Memory and history exist as fundamental opposites, creating a situation in which history is at risk of one day disappearing, author Michael Dorland said while speaking at Concordia last week.
“Memory is life and history is the always problematic and incomplete construction of what is no longer,” he said, quoting Jewish history scholar Yosef Yerushalmi.
Dorland, author of the Holocaust Commemoration and the Disappearance of History, believes memories of the Second World War and the Holocaust risk being left being behind, effectively erasing them from history.
An important distinction to be made in understanding his theory, Dorland noted, is the difference between historical and collective memories.
Historical memories consist of external materials, dates and events that can all be memorized. Collective memories, on the other hand, are the stories and experiences of the people who lived through an event.
Paul Bard, 84, is a Holocaust survivor. “How I survived, even after 65 years if I think about it, seems to me very unrealistic,” he said, thinking back to himself as a 19-year-old boy who, despite living an honest life, was suddenly issued a set of striped pyjamas, had his head shaved and became a slave. “Surviving that hellhole was possible only with luck. No bravery or heroism.”
Stealing helped Bard survive Auschwitz, the first camp he went to, he said.
He would steal items from the camp, then sell it to Polish workers in return for cigarettes. “Those cigarettes enabled me to supplement that horrible food, which left the whole camp on the brink of starvation.” This is how he survived the first camp. But the evacuation from that camp to another marked the beginning of more suffering.
Despite Bard’s traumatic experiences, the memories of over 60 years ago remain fresh in his mind, rendering his voice unstable and shaky when he talks about them out loud.
According to Dorland, personal accounts of experiences, like those Bard spoke about, will help ensure the memory of the Holocaust lives on. But it’s not a guarantee.
“Living memory falls into the clutches of history,” Dorland said, “while traces of the past remain either in the form of books, the archaeological discovery of monuments and public efforts by city authorities not to entirely obliterate the historical urban architecture.” Memories are progressively displaced from living forms, he explained, and are reappropriated into physical states in various locations.
Memories of the Holocaust do not have to disappear, Dorland said. Continued storytelling, and religious rituals and practices can help ensure the history lives on for generations to come.
Some memories are hard for Bard to recount.
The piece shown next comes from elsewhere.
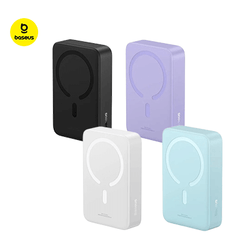 Baseus Magnetic Mini Power Bank 20000mAh 20W Corporate Gifts Singapore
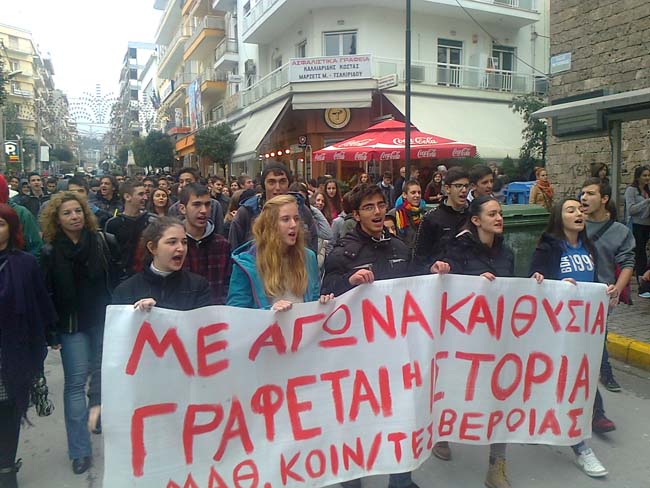 Μαθητική πορεία για την επέτειο του Πολυτεχνείου στη Βέροια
But it is only because the experiences are so vivid, not because he has a difficult time drudging them up.
He said he remembers the feelings of when he and other inmates were sentenced to a death march and ordered to walk barefoot for three days.
“I don’t know if you can imagine,” he said. “I still remember the third day I was marching, I was sleeping and dreaming about a house with electricity and shelter.”
On May 2, 1945, Bard was sleeping aboard a train that was taking him and other inmates to their deaths. Due to starvation and typhoid fever he was reduced to skin and bones. After being woken up by the sounds of yelling, he saw a jeep with a white star on it.
Choked up and in tears he said, “I knew it was a miracle, and then I collapsed there.”